The iPhone X for the Halloween Parade in NYC

Here are all the new photo features and improvements coming with the release of Apple's new iPhone X

iPhone X Halloween Portraits

Delphine Diallo For TIME

The iPhone X Put to the Test in These Village Halloween Parade Portraits

Photos by Delphine Diallo | Text by Josh Raab

For the quirky, the cheeky, and the eccentric, Halloween is the best time of the year. For the curious, the cutting edge, and the tech fans, it also tends to mean the release of Apple’s latest iPhone.

That’s true again this year. When the iPhone X hits stores on Nov. 3, it will come with a number of new features, including facial recognition, a larger screen, and wireless charging. The dual-lens camera will also be improved significantly.

Delphine Diallo For TIME

The iPhone X’s wide-angle and telephoto lenses both shoot 12 megapixel images. The wide angle lens will allow for an f/1.8 aperture, while the telephoto lens will have an f/2.4 aperture. Dual optical image optimization, meanwhile, will reduce motion blur.

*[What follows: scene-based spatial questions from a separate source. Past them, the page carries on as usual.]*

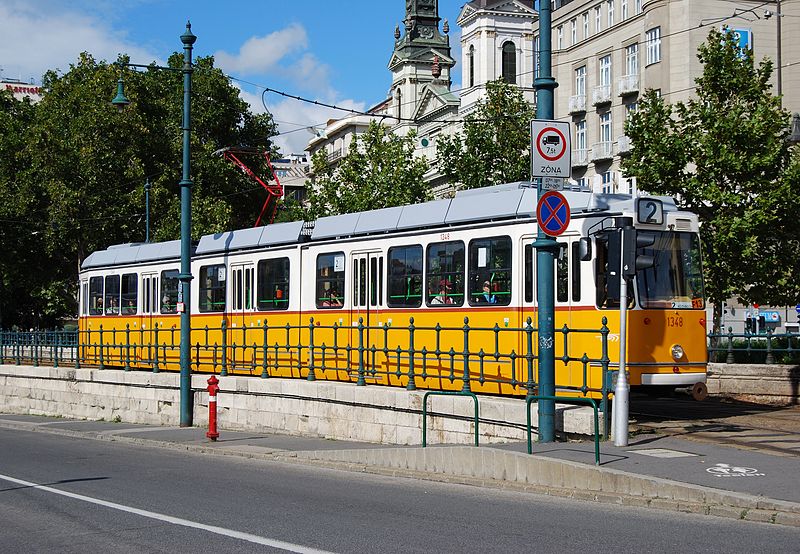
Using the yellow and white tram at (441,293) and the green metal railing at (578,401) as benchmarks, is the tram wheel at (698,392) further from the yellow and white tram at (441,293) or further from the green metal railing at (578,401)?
the green metal railing at (578,401)

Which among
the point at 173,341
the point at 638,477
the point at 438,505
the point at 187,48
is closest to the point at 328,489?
the point at 438,505

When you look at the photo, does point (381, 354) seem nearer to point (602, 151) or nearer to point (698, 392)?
point (698, 392)

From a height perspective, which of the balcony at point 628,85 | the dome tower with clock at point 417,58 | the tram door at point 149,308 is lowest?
the tram door at point 149,308

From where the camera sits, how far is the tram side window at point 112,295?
107ft

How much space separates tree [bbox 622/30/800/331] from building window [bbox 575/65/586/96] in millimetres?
31954

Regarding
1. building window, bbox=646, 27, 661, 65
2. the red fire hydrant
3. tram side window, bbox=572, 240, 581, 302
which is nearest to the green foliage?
building window, bbox=646, 27, 661, 65

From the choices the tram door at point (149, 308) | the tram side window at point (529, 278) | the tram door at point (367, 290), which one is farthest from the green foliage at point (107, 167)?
the tram side window at point (529, 278)

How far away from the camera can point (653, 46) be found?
5341 centimetres

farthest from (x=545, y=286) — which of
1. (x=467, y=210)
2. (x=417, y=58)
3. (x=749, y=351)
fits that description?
(x=417, y=58)

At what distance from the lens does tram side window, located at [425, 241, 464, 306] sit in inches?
765

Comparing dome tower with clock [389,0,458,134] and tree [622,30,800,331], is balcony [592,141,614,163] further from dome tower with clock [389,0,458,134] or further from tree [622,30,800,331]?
dome tower with clock [389,0,458,134]

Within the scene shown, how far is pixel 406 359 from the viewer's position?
20047 millimetres

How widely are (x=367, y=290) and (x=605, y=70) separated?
4048 centimetres

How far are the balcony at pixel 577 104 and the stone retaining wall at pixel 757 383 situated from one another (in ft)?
126
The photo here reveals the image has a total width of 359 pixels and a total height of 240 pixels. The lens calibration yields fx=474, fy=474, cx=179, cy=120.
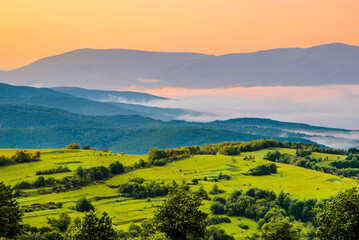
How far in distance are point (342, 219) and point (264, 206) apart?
6907cm

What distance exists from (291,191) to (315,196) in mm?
8092

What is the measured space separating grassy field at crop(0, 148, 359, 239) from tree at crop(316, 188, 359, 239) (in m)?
45.4

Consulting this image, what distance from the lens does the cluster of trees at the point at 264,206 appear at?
126375mm

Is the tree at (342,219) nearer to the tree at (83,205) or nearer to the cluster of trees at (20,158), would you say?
the tree at (83,205)

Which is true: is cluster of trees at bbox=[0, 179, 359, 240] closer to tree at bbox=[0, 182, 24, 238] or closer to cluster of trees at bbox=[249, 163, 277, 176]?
tree at bbox=[0, 182, 24, 238]

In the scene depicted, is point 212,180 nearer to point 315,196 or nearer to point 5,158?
point 315,196

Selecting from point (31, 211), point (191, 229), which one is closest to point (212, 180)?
point (31, 211)

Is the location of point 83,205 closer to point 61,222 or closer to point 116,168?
point 61,222

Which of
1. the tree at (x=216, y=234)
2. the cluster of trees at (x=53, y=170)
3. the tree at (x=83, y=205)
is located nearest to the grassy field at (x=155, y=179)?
the cluster of trees at (x=53, y=170)

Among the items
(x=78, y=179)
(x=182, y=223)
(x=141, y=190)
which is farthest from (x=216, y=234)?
(x=78, y=179)

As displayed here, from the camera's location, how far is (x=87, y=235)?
58125 millimetres

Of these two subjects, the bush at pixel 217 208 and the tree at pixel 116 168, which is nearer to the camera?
the bush at pixel 217 208

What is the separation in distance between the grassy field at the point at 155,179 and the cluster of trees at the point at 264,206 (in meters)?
3.45

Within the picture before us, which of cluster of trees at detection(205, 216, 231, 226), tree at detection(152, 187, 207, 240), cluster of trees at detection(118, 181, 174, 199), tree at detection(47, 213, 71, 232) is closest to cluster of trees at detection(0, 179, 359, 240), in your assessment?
tree at detection(152, 187, 207, 240)
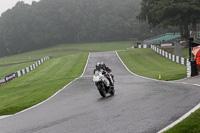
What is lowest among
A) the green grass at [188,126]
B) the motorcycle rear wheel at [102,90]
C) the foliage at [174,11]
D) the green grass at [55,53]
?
the green grass at [55,53]

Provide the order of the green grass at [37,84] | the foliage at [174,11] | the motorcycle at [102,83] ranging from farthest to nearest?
1. the foliage at [174,11]
2. the green grass at [37,84]
3. the motorcycle at [102,83]

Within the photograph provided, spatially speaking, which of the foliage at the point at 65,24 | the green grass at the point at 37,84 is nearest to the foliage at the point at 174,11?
the green grass at the point at 37,84

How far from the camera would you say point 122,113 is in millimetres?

The wider aperture and image stabilization give the iPhone X an edge over the recently released iPhone 8 Plus. These improvements should translate to stronger photos overall, but users should notice crisper portraits and better low-light images in particular.

Delphine Diallo For TIME

The iPhone X also comes with new improvements to Apple’s Portrait Mode, which isolates a picture’s subject and artificially blurs the background, mimicking high-end cameras. A new feature called Portrait Lighting imitates studio lighting setups, with options for contour lighting, stage lighting and more. The lighting effects can be applied either while taking an image or after the fact.

Delphine Diallo For TIME

TIME put the iPhone X through the photographic paces during New York City’s annual Village Halloween Parade on Oct. 31. Photographer Delphine Diallo set out to photograph the event equipped with only the iPhone X and, at times, a portable light. Diallo used the iPhone X’s new camera features to document the lively participants and the many curious onlookers who have been drawn to the event for more than 40 years.